On nous écrit

Vous avez dit démocratie?

Pierre Aguet livre une réflexion sur notre démocratie.
Politique

Gilles m’écrivait en 1971: «… La mutation dans laquelle le monde est engagé remet tout en cause… face à la sourde violence du capitalisme… qui tient tout, jusqu’aux gouvernements, par le pouvoir invincible de l’argent.»

Dans L’Essor d’avril 2020. Emilie Salamin-Amar et Marc Gabriel rappellent: «Nous sommes incapables de répondre aux urgences climatiques, de faire cesser les drames syriens, libyens et autres Darfour, laissant piller les richesses d’une Afrique exsangue, incapables de nous occuper des malheureux migrants, incapables de résoudre nos problèmes de santé publique, de contraindre le commerce international à l’éthique, de considérer l’humain avant la finance, incapables de glorifier la paix avant la guerre, de garantir les libertés civiles, de supporter les oppositions, incapables de protéger les faibles, de débusquer les corruptions les plus scandaleuses, d’empêcher les dérives communautaires, identitaires et même scientifiques, incapables de garantir la sécurité des femmes, d’instaurer l’égalité salariale, de tenir les promesses de retraites décentes, incapables de maîtriser la montée du fascisme, de la xénophobie et du racisme, incapables enfin de résister aux multinationales qui calculent, le plus sereinement du monde, leur optimisation fiscale en toute légalité.»

Certainement nous nous berçons d’illusion, croyant vivre dans une démocratie encore meilleure que celles de nos voisins. Nous la qualifions de démocratie directe.

Et ces voisins se moquent de nous. Ce bon peuple suisse refuse de sortir 10% des logements nouveaux de la spéculation, il refuse de créer une législation pour ses banques, il refuse une semaine supplémentaire de vacances, il refuse de renforcer sa sécurité sociale ou son assurance-maladie au profit des institutions financières privées, il refuse de contrôler la provenance des millions qui préparent l’opinion publique à ces décisions… étonnantes.

Il est temps d’analyser le réel fonctionnement des nos démocraties dévoyées. Pensez aux milliards nécessaires à l’élection d’un président des Etats-Unis. Rappelez-vous la prise de contrôle du PAI (Parti des Paysans, Artisans et Indépendants) par un multimilliardaire.

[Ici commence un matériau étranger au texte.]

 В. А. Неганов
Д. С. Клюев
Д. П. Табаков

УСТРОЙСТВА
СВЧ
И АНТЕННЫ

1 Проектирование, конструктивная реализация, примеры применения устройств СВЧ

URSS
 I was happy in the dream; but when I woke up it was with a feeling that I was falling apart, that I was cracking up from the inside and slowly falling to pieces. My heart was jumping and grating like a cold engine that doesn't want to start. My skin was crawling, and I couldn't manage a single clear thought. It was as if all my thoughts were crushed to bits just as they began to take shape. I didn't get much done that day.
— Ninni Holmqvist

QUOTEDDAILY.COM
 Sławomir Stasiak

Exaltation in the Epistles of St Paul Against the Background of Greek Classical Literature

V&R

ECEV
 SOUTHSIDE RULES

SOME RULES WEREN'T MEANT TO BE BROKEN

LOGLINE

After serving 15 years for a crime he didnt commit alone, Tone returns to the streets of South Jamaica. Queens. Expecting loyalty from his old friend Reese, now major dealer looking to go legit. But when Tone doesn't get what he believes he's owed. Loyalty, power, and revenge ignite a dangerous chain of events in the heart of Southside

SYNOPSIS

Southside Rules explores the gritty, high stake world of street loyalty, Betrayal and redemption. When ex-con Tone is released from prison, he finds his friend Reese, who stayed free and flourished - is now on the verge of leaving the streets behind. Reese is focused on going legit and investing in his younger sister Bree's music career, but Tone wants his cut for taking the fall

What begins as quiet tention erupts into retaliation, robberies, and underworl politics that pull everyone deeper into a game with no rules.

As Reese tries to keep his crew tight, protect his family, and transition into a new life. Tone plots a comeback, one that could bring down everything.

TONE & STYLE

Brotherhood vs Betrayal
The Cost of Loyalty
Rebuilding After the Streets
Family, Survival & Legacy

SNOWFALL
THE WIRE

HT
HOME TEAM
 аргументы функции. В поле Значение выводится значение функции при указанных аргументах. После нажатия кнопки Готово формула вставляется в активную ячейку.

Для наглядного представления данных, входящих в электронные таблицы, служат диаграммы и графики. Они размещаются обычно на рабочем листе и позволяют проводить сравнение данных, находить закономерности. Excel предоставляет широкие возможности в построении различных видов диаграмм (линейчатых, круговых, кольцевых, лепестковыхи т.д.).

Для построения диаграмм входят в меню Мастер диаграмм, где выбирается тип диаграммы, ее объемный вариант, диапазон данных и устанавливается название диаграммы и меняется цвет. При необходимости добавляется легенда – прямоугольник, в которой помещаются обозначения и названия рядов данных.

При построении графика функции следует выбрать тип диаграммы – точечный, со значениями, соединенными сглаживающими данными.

Il en a fait la machine de guerre que l’on connaît sous le nom de UDC. Elément très nouveau: l’utilisation politique de toutes les données personnelles contenues dans les «fichiers électroniques» des GAFAM. Une partie des réponses se trouve dans l’analyse de la naissance de nos démocraties où l’idéologie «propriétariste» a joué un rôle déterminant. Au XVIIIe et au XIXe siècle, se sont confirmées des inégalités crasses dont nous ne sommes jamais sortis. La sacralisation de la propriété privée à l’occasion de ces grands bouleversements historiques n’a été remise en cause que par certains efforts sociaux-démocrates attachés à une société plus égalitaire ou par l’expérience soviétique. A cause des concentrations récentes, nos démocraties ne fonctionnent plus.